She looked at me with an expression that suggested I was a crazy idiot for not already knowing. I stared back at her with an expression that suggested she was annoying the shit out of me. Reena and I were "forced friends" since our fathers had practically grown up together back in India. That bond led them on similar paths in finance, coming to America and settling down in metro Detroit.
"Are... are you embarrassed of your dad or something?"
"NO!" she snapped, "I just don't want him talking to them... ya know, with his accent..."
"Seriously?"
"Uh... YEAH, it's so embarrassing!"
I looked down at the pathetic side salad in front of me not knowing what to say. I had decided to become a vegetarian a few months earlier, so stopping at A&W wasn't the greatest option for me. In addition to the semi-wilted lettuce and wrinkly cucumber slices, somehow the salad tasted like root beer... which I despised.

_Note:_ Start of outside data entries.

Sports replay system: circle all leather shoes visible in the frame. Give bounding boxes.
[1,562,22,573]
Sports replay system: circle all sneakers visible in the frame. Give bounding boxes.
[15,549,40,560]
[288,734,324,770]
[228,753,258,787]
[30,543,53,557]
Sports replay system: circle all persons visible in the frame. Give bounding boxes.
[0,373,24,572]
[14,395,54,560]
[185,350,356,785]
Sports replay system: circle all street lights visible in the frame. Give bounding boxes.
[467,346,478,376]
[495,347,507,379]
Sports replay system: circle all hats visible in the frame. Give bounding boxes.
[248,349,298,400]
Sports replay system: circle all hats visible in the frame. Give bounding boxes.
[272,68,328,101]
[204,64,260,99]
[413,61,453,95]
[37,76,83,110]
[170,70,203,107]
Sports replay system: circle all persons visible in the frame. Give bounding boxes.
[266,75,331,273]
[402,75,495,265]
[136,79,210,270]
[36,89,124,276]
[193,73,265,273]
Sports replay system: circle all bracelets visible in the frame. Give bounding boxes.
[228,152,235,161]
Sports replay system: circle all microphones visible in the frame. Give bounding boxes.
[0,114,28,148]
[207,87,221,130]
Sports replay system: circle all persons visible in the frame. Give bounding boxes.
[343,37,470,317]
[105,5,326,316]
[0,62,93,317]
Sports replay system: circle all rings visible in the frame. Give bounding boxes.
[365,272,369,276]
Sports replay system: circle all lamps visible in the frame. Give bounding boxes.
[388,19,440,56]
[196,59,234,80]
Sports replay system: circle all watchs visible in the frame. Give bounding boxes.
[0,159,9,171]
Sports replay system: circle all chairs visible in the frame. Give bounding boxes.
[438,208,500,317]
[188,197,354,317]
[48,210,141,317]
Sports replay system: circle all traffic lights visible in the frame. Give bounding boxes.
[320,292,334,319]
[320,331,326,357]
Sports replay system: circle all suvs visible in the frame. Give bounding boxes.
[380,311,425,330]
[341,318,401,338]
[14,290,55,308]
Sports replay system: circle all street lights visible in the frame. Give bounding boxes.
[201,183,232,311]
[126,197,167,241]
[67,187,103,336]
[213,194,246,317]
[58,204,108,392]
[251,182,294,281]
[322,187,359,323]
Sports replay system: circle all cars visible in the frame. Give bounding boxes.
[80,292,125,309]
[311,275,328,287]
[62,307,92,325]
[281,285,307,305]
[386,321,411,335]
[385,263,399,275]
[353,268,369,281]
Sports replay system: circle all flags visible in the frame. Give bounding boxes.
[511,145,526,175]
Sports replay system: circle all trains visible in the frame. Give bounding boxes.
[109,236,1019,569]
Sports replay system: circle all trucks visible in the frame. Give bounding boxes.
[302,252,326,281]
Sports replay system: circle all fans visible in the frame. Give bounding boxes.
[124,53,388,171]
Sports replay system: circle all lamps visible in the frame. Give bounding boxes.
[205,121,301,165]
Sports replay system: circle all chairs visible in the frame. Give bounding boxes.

Reena peeked through her fingers to see her father explaining to the teenaged cashier that his daughter wanted a cheeseburger instead of a hamburger. The interaction played out with no obvious embarrassment indicators, but that didn't stop her from re-burying her face into her hand basket as if she were watching the latest Freddie Krueger flick.
"Here you go, Reena," her dad returned with a smile and set down a fresh cheeseburger. She silently unwrapped it and took a bite, not making eye contact with him. "How's your salad, Sheevani?"
"Really good! Thanks!"
I couldn't help but feel sorry for him. He had no clue how much he embarrassed his daughter... just by being himself. Sure, millions of daughters are embarrassed by their dads in so many ways... my dad's jokes and stained shirts often sent me to mortification station, but Reena's shame was on a level that I had never considered... she was embarrassed of being Indian.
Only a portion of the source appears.